Short problem 1 — Condense the paragraph of the Meta Project page that begins "API to be as RESTful" into a short bulleted list that keeps its main facts.
Short problem 2 — Write out, word for word, the passage of the Meta Project page starting with "- All other" and going on through "the dominate ones)".

Text segment —
** START **

Drumbeat/MoJo/hackfest/berlin/projects/MetaProject: Difference between revisions

Revision as of 13:09, 27 September 2011

The Meta Project is a tool which provides a simple service: take in any piece of media, spit out all the meta possible.

Meta Standards Resources

(Add links and summaries to documents discussing metadata)

rNews is a proposed standard for using RDFa to annotate news-specific metadata in HTML documents.

Metafragments proposed metadata markup for audio and video. - (Julien Dorra)

Known APIs and Tools

(Add links and summaries of toolkits and APIs which can help generate data!)

http://m.vid.ly/user/ - won't generate metadata but can help with format conversions

Desired Functionality

TEXT

Valid Inputs: URL, Plain Text, HTML

Optional Inputs: Known Metadata

Returned Metadata:

- Primary Themes (Document-wide)
- Primary Themes (Per-paragraph)
- Suggested Tags
- Entities (Names, Locations, Dates, Organizations) and their locations in text
- Author
- Publishing organization (if any)
- Date initially published and date last updated
- Names of people who are quoted
- Quotes
- Other texts cited and/or linked (books, articles, urls)
- All other numbers (that aren't dates) and their units (i.e. data points cited)
- Corrections

VIDEO

Valid Inputs: URL, Video (format? .mov and .mp4 are the dominate ones)

Optional Inputs: Transcript, Faces, Known Metadata

Returned Metadata:

- Transcript
- Moments of audio transition (new speaker)
- Moments of video transition (new scene)
- OCR data (any text that appears on image) and their timestamps
- Entities (Names, Locations) and their timestamps
- Suggested Tags
- Face identification and their timestamp ranges [only done if faces are provided]

AUDIO

Valid Inputs: URL, Audio (mp3, wav)

Optional Inputs: Transcript, Voice Samples, Known Metadata

Returned Metadata:

- Transcript
- Moments of audio transition (new speaker)
- Entities (Names, Locations) and their timestamps
- Suggested Tags
- Voice identification  and their timestamp ranges [only done if voice samples are provided]

IMAGE

Valid Inputs: URL, Image (jpg, gif, bmp, png, tif)

Optional Inputs: Faces, Known Metadata

Returned Metadata:

- OCR data and it's coordinate location
- Object identification
- Face identification [only done if faces are provided]

In photo we have:

- caption
- author and job title
- headline
- keywords 
- location
- date
- copyright
- news org name

API

API to be as RESTful as posisble. Current thought is that POST will be used to upload the media item (if needed) which will return a Media Item ID (MIID), GET will be used to perform the actual analysis (taking in either an external URL, or the MIID returned from a POST).

** END **

Collected data —
** START **

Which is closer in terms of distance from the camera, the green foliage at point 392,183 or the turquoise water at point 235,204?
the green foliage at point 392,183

** END **

Complete response 1 —
- The API is intended to be as RESTful as possible.
- Under current thinking, POST would upload the media item when needed and return a Media Item ID (MIID).
- GET would perform the actual analysis, taking either an external URL or an MIID returned from a POST.

Complete response 2 —
- All other numbers (that aren't dates) and their units (i.e. data points cited)
- Corrections

VIDEO

Valid Inputs: URL, Video (format? .mov and .mp4 are the dominate ones)